Hello internet! I spend so much of my time perusing other running blogs, science blogs, and personal style blogs that I thought “Hey, why not try to slap that all together?” so here we are. I plan to use this as a way to catalogue my progress with running, my attempts at developing a sense of style and my love of all things nerdy. I’m not completely sure of the exact direction I want this to go, but I’m sure that will become more clear as this continues.

A bit of history on my running first: I never considered myself athletic whatsoever until college. As a mandatory requirement we had to take a gym course. I immediately looked for the easiest one I could get into which was fitness walking (yes, that is a course at my college, and it fills up fast). I don’t remember much about the course other than walking really quickly around the intramural fields and feeling very embarrassed when the students in the run conditioning course blazed past us. Every time the class was over I had built up so much energy from not running, that I would go to the track and run until I actually felt like I got a work out in. That was maybe a mile. But after doing that for a semester I had built up a bit of stamina.
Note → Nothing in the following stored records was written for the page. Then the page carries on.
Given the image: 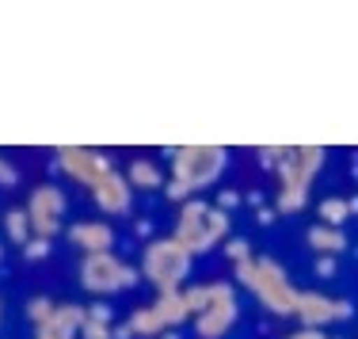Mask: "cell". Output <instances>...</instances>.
Returning a JSON list of instances; mask_svg holds the SVG:
<instances>
[{
	"mask_svg": "<svg viewBox=\"0 0 358 339\" xmlns=\"http://www.w3.org/2000/svg\"><path fill=\"white\" fill-rule=\"evenodd\" d=\"M324 152L320 145H282V157L275 164L278 175V194H275V214H297L309 202V187L317 180V172L324 168Z\"/></svg>",
	"mask_w": 358,
	"mask_h": 339,
	"instance_id": "cell-1",
	"label": "cell"
},
{
	"mask_svg": "<svg viewBox=\"0 0 358 339\" xmlns=\"http://www.w3.org/2000/svg\"><path fill=\"white\" fill-rule=\"evenodd\" d=\"M187 309H191L199 339H225L236 324V286L229 282H202L183 290Z\"/></svg>",
	"mask_w": 358,
	"mask_h": 339,
	"instance_id": "cell-2",
	"label": "cell"
},
{
	"mask_svg": "<svg viewBox=\"0 0 358 339\" xmlns=\"http://www.w3.org/2000/svg\"><path fill=\"white\" fill-rule=\"evenodd\" d=\"M176 240L183 244L191 256H202V252L217 248V244L229 240V214L217 210L214 202H202V199H191L179 206V217H176Z\"/></svg>",
	"mask_w": 358,
	"mask_h": 339,
	"instance_id": "cell-3",
	"label": "cell"
},
{
	"mask_svg": "<svg viewBox=\"0 0 358 339\" xmlns=\"http://www.w3.org/2000/svg\"><path fill=\"white\" fill-rule=\"evenodd\" d=\"M191 252L176 240V236H160V240H149L141 252V275L157 286V294H172L187 282L191 275Z\"/></svg>",
	"mask_w": 358,
	"mask_h": 339,
	"instance_id": "cell-4",
	"label": "cell"
},
{
	"mask_svg": "<svg viewBox=\"0 0 358 339\" xmlns=\"http://www.w3.org/2000/svg\"><path fill=\"white\" fill-rule=\"evenodd\" d=\"M229 164V152L221 145H183L172 149V180H179L187 191H206L210 183L221 180Z\"/></svg>",
	"mask_w": 358,
	"mask_h": 339,
	"instance_id": "cell-5",
	"label": "cell"
},
{
	"mask_svg": "<svg viewBox=\"0 0 358 339\" xmlns=\"http://www.w3.org/2000/svg\"><path fill=\"white\" fill-rule=\"evenodd\" d=\"M248 290L255 294V301H259L271 317H294L297 286L289 282V275L282 271L278 259H271V256L255 259V264H252V278H248Z\"/></svg>",
	"mask_w": 358,
	"mask_h": 339,
	"instance_id": "cell-6",
	"label": "cell"
},
{
	"mask_svg": "<svg viewBox=\"0 0 358 339\" xmlns=\"http://www.w3.org/2000/svg\"><path fill=\"white\" fill-rule=\"evenodd\" d=\"M138 267H130L122 256L115 252H96V256H84L80 264V286L96 298H107V294H122L138 286Z\"/></svg>",
	"mask_w": 358,
	"mask_h": 339,
	"instance_id": "cell-7",
	"label": "cell"
},
{
	"mask_svg": "<svg viewBox=\"0 0 358 339\" xmlns=\"http://www.w3.org/2000/svg\"><path fill=\"white\" fill-rule=\"evenodd\" d=\"M54 164L62 168L69 180H76L80 187H96L103 175L115 172V164H110V157L107 152H99V149H84V145H62L57 149V157H54Z\"/></svg>",
	"mask_w": 358,
	"mask_h": 339,
	"instance_id": "cell-8",
	"label": "cell"
},
{
	"mask_svg": "<svg viewBox=\"0 0 358 339\" xmlns=\"http://www.w3.org/2000/svg\"><path fill=\"white\" fill-rule=\"evenodd\" d=\"M65 217V191L54 183H38L27 199V222H31V236H46L54 240L57 229Z\"/></svg>",
	"mask_w": 358,
	"mask_h": 339,
	"instance_id": "cell-9",
	"label": "cell"
},
{
	"mask_svg": "<svg viewBox=\"0 0 358 339\" xmlns=\"http://www.w3.org/2000/svg\"><path fill=\"white\" fill-rule=\"evenodd\" d=\"M355 305L347 298H331L320 290H297V309L294 317H301V328H324L336 320H351Z\"/></svg>",
	"mask_w": 358,
	"mask_h": 339,
	"instance_id": "cell-10",
	"label": "cell"
},
{
	"mask_svg": "<svg viewBox=\"0 0 358 339\" xmlns=\"http://www.w3.org/2000/svg\"><path fill=\"white\" fill-rule=\"evenodd\" d=\"M92 202H96V206L103 210L107 217H126V214H130V206H134V187H130V180H126L122 172L103 175V180L92 187Z\"/></svg>",
	"mask_w": 358,
	"mask_h": 339,
	"instance_id": "cell-11",
	"label": "cell"
},
{
	"mask_svg": "<svg viewBox=\"0 0 358 339\" xmlns=\"http://www.w3.org/2000/svg\"><path fill=\"white\" fill-rule=\"evenodd\" d=\"M84 320H88V309H84V305H57L54 317L42 320L35 328V339H76L84 328Z\"/></svg>",
	"mask_w": 358,
	"mask_h": 339,
	"instance_id": "cell-12",
	"label": "cell"
},
{
	"mask_svg": "<svg viewBox=\"0 0 358 339\" xmlns=\"http://www.w3.org/2000/svg\"><path fill=\"white\" fill-rule=\"evenodd\" d=\"M69 240L84 252V256H96V252L115 248V229H110L107 222H99V217H92V222L84 217V222L69 225Z\"/></svg>",
	"mask_w": 358,
	"mask_h": 339,
	"instance_id": "cell-13",
	"label": "cell"
},
{
	"mask_svg": "<svg viewBox=\"0 0 358 339\" xmlns=\"http://www.w3.org/2000/svg\"><path fill=\"white\" fill-rule=\"evenodd\" d=\"M126 324H130V332L141 336V339H160L164 332H172V328L164 324V317H160L157 305H141V309H134Z\"/></svg>",
	"mask_w": 358,
	"mask_h": 339,
	"instance_id": "cell-14",
	"label": "cell"
},
{
	"mask_svg": "<svg viewBox=\"0 0 358 339\" xmlns=\"http://www.w3.org/2000/svg\"><path fill=\"white\" fill-rule=\"evenodd\" d=\"M309 248L317 256H339L347 252V233L343 229H331V225H313L309 229Z\"/></svg>",
	"mask_w": 358,
	"mask_h": 339,
	"instance_id": "cell-15",
	"label": "cell"
},
{
	"mask_svg": "<svg viewBox=\"0 0 358 339\" xmlns=\"http://www.w3.org/2000/svg\"><path fill=\"white\" fill-rule=\"evenodd\" d=\"M160 309V317H164L168 328H179L183 320H191V309H187V298L183 290H172V294H157V301H152Z\"/></svg>",
	"mask_w": 358,
	"mask_h": 339,
	"instance_id": "cell-16",
	"label": "cell"
},
{
	"mask_svg": "<svg viewBox=\"0 0 358 339\" xmlns=\"http://www.w3.org/2000/svg\"><path fill=\"white\" fill-rule=\"evenodd\" d=\"M126 180H130L134 191H157V187H164V175H160V168L152 164V160H134V164L126 168Z\"/></svg>",
	"mask_w": 358,
	"mask_h": 339,
	"instance_id": "cell-17",
	"label": "cell"
},
{
	"mask_svg": "<svg viewBox=\"0 0 358 339\" xmlns=\"http://www.w3.org/2000/svg\"><path fill=\"white\" fill-rule=\"evenodd\" d=\"M4 233H8V240L12 244H27L31 240V222H27V210L23 206H15V210H8L4 214Z\"/></svg>",
	"mask_w": 358,
	"mask_h": 339,
	"instance_id": "cell-18",
	"label": "cell"
},
{
	"mask_svg": "<svg viewBox=\"0 0 358 339\" xmlns=\"http://www.w3.org/2000/svg\"><path fill=\"white\" fill-rule=\"evenodd\" d=\"M347 217H351V210H347V199H339V194H328V199L320 202V225L343 229Z\"/></svg>",
	"mask_w": 358,
	"mask_h": 339,
	"instance_id": "cell-19",
	"label": "cell"
},
{
	"mask_svg": "<svg viewBox=\"0 0 358 339\" xmlns=\"http://www.w3.org/2000/svg\"><path fill=\"white\" fill-rule=\"evenodd\" d=\"M54 309H57V305L54 301H50V298H31L27 305H23V312H27V320H31V324H42V320H50V317H54Z\"/></svg>",
	"mask_w": 358,
	"mask_h": 339,
	"instance_id": "cell-20",
	"label": "cell"
},
{
	"mask_svg": "<svg viewBox=\"0 0 358 339\" xmlns=\"http://www.w3.org/2000/svg\"><path fill=\"white\" fill-rule=\"evenodd\" d=\"M23 256L35 259V264H38V259H46L50 256V240H46V236H31V240L23 244Z\"/></svg>",
	"mask_w": 358,
	"mask_h": 339,
	"instance_id": "cell-21",
	"label": "cell"
},
{
	"mask_svg": "<svg viewBox=\"0 0 358 339\" xmlns=\"http://www.w3.org/2000/svg\"><path fill=\"white\" fill-rule=\"evenodd\" d=\"M225 256L233 259V264H244V259H252L248 240H225Z\"/></svg>",
	"mask_w": 358,
	"mask_h": 339,
	"instance_id": "cell-22",
	"label": "cell"
},
{
	"mask_svg": "<svg viewBox=\"0 0 358 339\" xmlns=\"http://www.w3.org/2000/svg\"><path fill=\"white\" fill-rule=\"evenodd\" d=\"M76 339H110V324H96V320H84V328H80V336Z\"/></svg>",
	"mask_w": 358,
	"mask_h": 339,
	"instance_id": "cell-23",
	"label": "cell"
},
{
	"mask_svg": "<svg viewBox=\"0 0 358 339\" xmlns=\"http://www.w3.org/2000/svg\"><path fill=\"white\" fill-rule=\"evenodd\" d=\"M164 194H168V199L176 202V206H183V202H191V199H194V194L187 191V187H183V183H179V180H168V183H164Z\"/></svg>",
	"mask_w": 358,
	"mask_h": 339,
	"instance_id": "cell-24",
	"label": "cell"
},
{
	"mask_svg": "<svg viewBox=\"0 0 358 339\" xmlns=\"http://www.w3.org/2000/svg\"><path fill=\"white\" fill-rule=\"evenodd\" d=\"M278 157H282V145H271V149H259V164L267 168V172H275Z\"/></svg>",
	"mask_w": 358,
	"mask_h": 339,
	"instance_id": "cell-25",
	"label": "cell"
},
{
	"mask_svg": "<svg viewBox=\"0 0 358 339\" xmlns=\"http://www.w3.org/2000/svg\"><path fill=\"white\" fill-rule=\"evenodd\" d=\"M88 317L96 320V324H110V317H115V312H110V305L96 301V305H88Z\"/></svg>",
	"mask_w": 358,
	"mask_h": 339,
	"instance_id": "cell-26",
	"label": "cell"
},
{
	"mask_svg": "<svg viewBox=\"0 0 358 339\" xmlns=\"http://www.w3.org/2000/svg\"><path fill=\"white\" fill-rule=\"evenodd\" d=\"M15 183H20V172H15V168L0 157V187H15Z\"/></svg>",
	"mask_w": 358,
	"mask_h": 339,
	"instance_id": "cell-27",
	"label": "cell"
},
{
	"mask_svg": "<svg viewBox=\"0 0 358 339\" xmlns=\"http://www.w3.org/2000/svg\"><path fill=\"white\" fill-rule=\"evenodd\" d=\"M236 202H241V191H221V194H217V202H214V206H217V210H225V214H229V210H233V206H236Z\"/></svg>",
	"mask_w": 358,
	"mask_h": 339,
	"instance_id": "cell-28",
	"label": "cell"
},
{
	"mask_svg": "<svg viewBox=\"0 0 358 339\" xmlns=\"http://www.w3.org/2000/svg\"><path fill=\"white\" fill-rule=\"evenodd\" d=\"M317 275H320V278H331V275H336V256H317Z\"/></svg>",
	"mask_w": 358,
	"mask_h": 339,
	"instance_id": "cell-29",
	"label": "cell"
},
{
	"mask_svg": "<svg viewBox=\"0 0 358 339\" xmlns=\"http://www.w3.org/2000/svg\"><path fill=\"white\" fill-rule=\"evenodd\" d=\"M286 339H328V336H324L320 328H297V332L286 336Z\"/></svg>",
	"mask_w": 358,
	"mask_h": 339,
	"instance_id": "cell-30",
	"label": "cell"
},
{
	"mask_svg": "<svg viewBox=\"0 0 358 339\" xmlns=\"http://www.w3.org/2000/svg\"><path fill=\"white\" fill-rule=\"evenodd\" d=\"M255 217H259L263 225H271V222H275L278 214H275V210H267V206H259V210H255Z\"/></svg>",
	"mask_w": 358,
	"mask_h": 339,
	"instance_id": "cell-31",
	"label": "cell"
},
{
	"mask_svg": "<svg viewBox=\"0 0 358 339\" xmlns=\"http://www.w3.org/2000/svg\"><path fill=\"white\" fill-rule=\"evenodd\" d=\"M110 339H134L130 324H122V328H110Z\"/></svg>",
	"mask_w": 358,
	"mask_h": 339,
	"instance_id": "cell-32",
	"label": "cell"
},
{
	"mask_svg": "<svg viewBox=\"0 0 358 339\" xmlns=\"http://www.w3.org/2000/svg\"><path fill=\"white\" fill-rule=\"evenodd\" d=\"M347 210H351V214H358V199H351V202H347Z\"/></svg>",
	"mask_w": 358,
	"mask_h": 339,
	"instance_id": "cell-33",
	"label": "cell"
},
{
	"mask_svg": "<svg viewBox=\"0 0 358 339\" xmlns=\"http://www.w3.org/2000/svg\"><path fill=\"white\" fill-rule=\"evenodd\" d=\"M160 339H179V336H176V328H172V332H164V336H160Z\"/></svg>",
	"mask_w": 358,
	"mask_h": 339,
	"instance_id": "cell-34",
	"label": "cell"
},
{
	"mask_svg": "<svg viewBox=\"0 0 358 339\" xmlns=\"http://www.w3.org/2000/svg\"><path fill=\"white\" fill-rule=\"evenodd\" d=\"M0 317H4V301H0Z\"/></svg>",
	"mask_w": 358,
	"mask_h": 339,
	"instance_id": "cell-35",
	"label": "cell"
},
{
	"mask_svg": "<svg viewBox=\"0 0 358 339\" xmlns=\"http://www.w3.org/2000/svg\"><path fill=\"white\" fill-rule=\"evenodd\" d=\"M0 259H4V248H0Z\"/></svg>",
	"mask_w": 358,
	"mask_h": 339,
	"instance_id": "cell-36",
	"label": "cell"
}]
</instances>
I then joined the club rowing team that many of my friends were on because it seemed so fun and social. Many of our land practices were various running exercises. The ‘dorm run’ where we had to run to 9 dorms on campus and back, reporting the building number to our coach in between. Pyramid track work outs we did with a partner that became so competitive we were ‘uninvited’ by the gym as our cheering scared other gym members. Long runs around campus when the streets were still dark and quiet. It was during these long rungs that I realized I wasn’t half bad and regularly finished second or third out of the girls team.

After college I kept up with running in graduate school as a way to exercise and entered various 5Ks, a 10K, and three Krispy Kreme Challenges (not really a race, but more of a disgusting college experience). Last year I ran my first half marathon, and it was a disaster – but I’m planning on redeeming myself this year. After a bit of a break from running, I’ve gotten back into it and am training for a 5K.

My PRs are certainly nothing impressive, but I have won two 5K awards (honestly due to very little competition, but hey, winning is winning).

5K – 26:01 (2011 Cary Road Race. First in my age group. Out of 4)
10K – 1:00:42 (2011 Old Reliable 10K)
13.1 – 2:17:34 (2013 Kansas Half Marathon)

5K – 33:37 (2013 Pi Day 5K. First female, third overall. Again, very little competition)
10K – 1:22:55 (2013 North Shore Trail Run, a very very technical course)

Yeah, so there is LOTS of room for improvement. We’ll see where this year takes me.

I also am pretty confident my writing skills are only of the “the reaction was neutralized with 1M HCl, then extracted with EtOAc” variety – so I apologize in advance.